Comparative Analysis of Hardware Performance Metrics

This white paper presents a comparative analysis of hardware performance metrics across various systems, including Redundant Web Services (RWS) virtualized and bare-metal environments, as well as dedicated GPU instances. The data evaluated encompasses CPU, GPU, memory, storage, and machine learning benchmarks, offering insights into the strengths and weaknesses of each configuration.

Key Findings

  • CPU Performance: Single-core and multicore performance varied significantly between virtualized and bare-metal systems. The bare-metal system exhibited superior single-core performance, while the virtualized system excelled in multicore performance.
  • GPU Performance: GPU clock speeds and computational performance (GFLOPS) were considerably higher on dedicated GPU instances (Tesla K80, P100, V100) compared to the integrated graphics of the virtualized and bare-metal systems. This disparity was particularly evident in Geekbench GPU scores and ML benchmark results.
  • Memory Performance: Memory bandwidth and latency were generally consistent across systems, with the bare-metal system demonstrating a slight advantage in bandwidth.
  • Storage Performance: The virtualized system outperformed the bare-metal system in random write IOPS and read/write speed, while the bare-metal system showed better random read IOPS.
  • Machine Learning Benchmarks: Dedicated GPU instances significantly outperformed CPU-based systems in all ML benchmarks, highlighting the importance of hardware acceleration for machine learning workloads.
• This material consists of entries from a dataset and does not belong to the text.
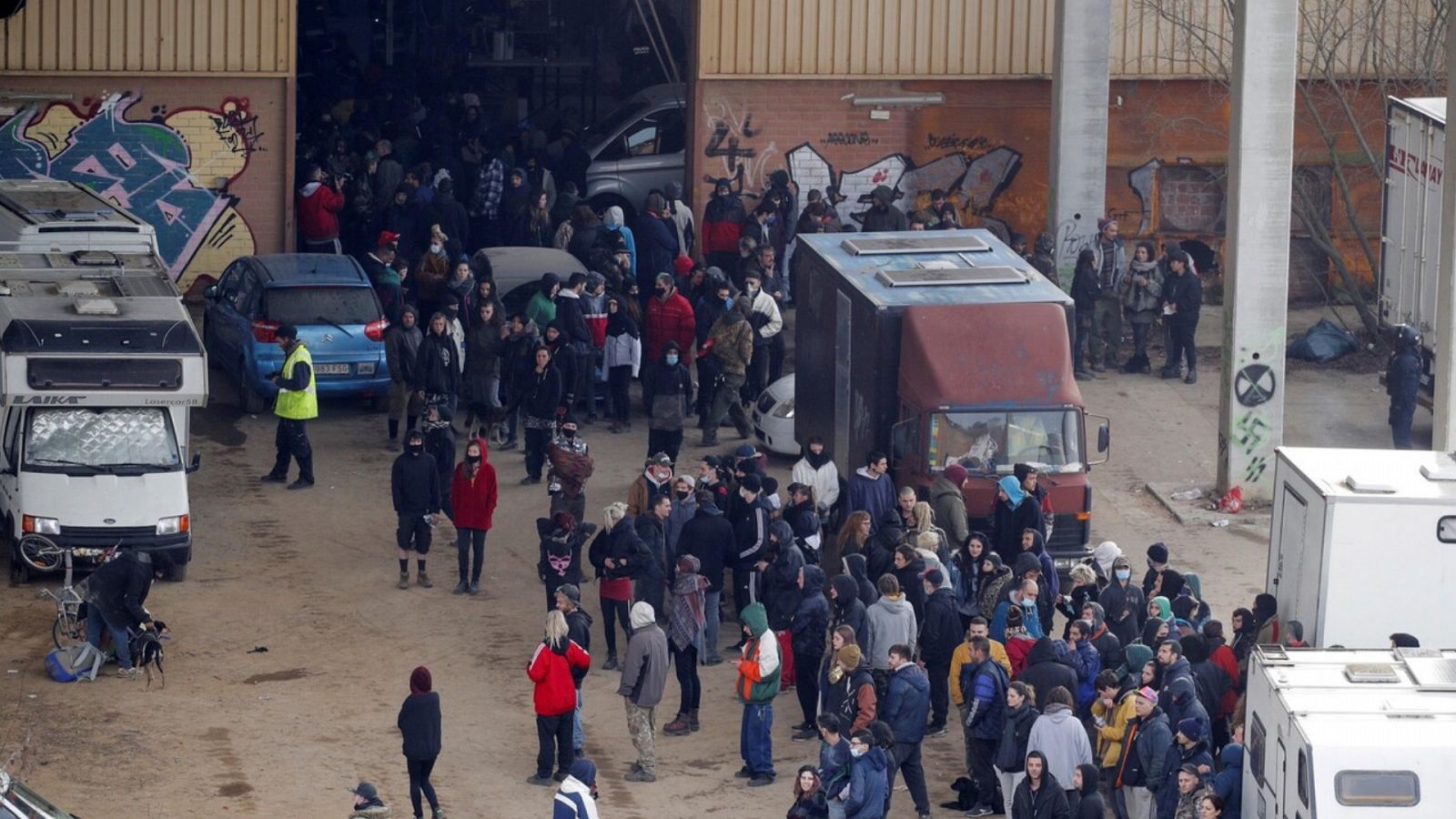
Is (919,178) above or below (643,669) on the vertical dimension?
above

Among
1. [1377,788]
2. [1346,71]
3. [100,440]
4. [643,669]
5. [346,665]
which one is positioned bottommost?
[346,665]

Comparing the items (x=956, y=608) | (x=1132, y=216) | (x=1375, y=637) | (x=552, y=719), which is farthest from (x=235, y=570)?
(x=1132, y=216)

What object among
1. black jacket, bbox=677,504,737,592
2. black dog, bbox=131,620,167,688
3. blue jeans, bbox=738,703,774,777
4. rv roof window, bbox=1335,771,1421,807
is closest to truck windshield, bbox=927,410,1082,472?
black jacket, bbox=677,504,737,592

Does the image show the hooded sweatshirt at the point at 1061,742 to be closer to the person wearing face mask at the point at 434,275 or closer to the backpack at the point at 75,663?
the backpack at the point at 75,663

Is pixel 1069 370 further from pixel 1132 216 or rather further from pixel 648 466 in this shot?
pixel 1132 216

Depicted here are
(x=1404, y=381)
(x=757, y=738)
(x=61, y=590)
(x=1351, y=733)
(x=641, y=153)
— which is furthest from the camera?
(x=641, y=153)

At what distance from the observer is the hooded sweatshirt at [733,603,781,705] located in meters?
15.9

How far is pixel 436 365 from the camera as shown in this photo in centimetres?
2300

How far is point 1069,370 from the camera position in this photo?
20.3 m

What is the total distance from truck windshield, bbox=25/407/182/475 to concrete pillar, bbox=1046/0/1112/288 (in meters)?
13.0

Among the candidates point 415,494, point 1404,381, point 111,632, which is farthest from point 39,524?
point 1404,381

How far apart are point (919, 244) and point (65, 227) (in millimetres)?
8540

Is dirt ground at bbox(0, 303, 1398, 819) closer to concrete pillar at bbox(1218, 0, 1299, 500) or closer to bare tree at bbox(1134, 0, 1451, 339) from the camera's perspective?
concrete pillar at bbox(1218, 0, 1299, 500)

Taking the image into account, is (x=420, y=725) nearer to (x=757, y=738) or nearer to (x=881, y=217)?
(x=757, y=738)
The V100 consistently delivered the best performance, followed by the P100 and then the K80.

Implications

  • Virtualized Impact: Virtualization can impact CPU performance, particularly single-core performance. However, the effect on other metrics, such as memory and storage performance, is less pronounced.
  • Cost-Performance Analysis: A cost-performance analysis would help determine the most cost-effective hardware configuration for different use cases.
  • Emerging Technologies: Investigating the performance of emerging technologies, such as FPGAs and specialized AI accelerators, would provide insights into their potential benefits for specific applications.

Benchmark Results

The data on these charts were calculated using Geekbench 6. We showcase results from a few different categories including single-core performance, multi-core performance, bandwidth, latency, random read/write speeds, and sequential read/write speeds.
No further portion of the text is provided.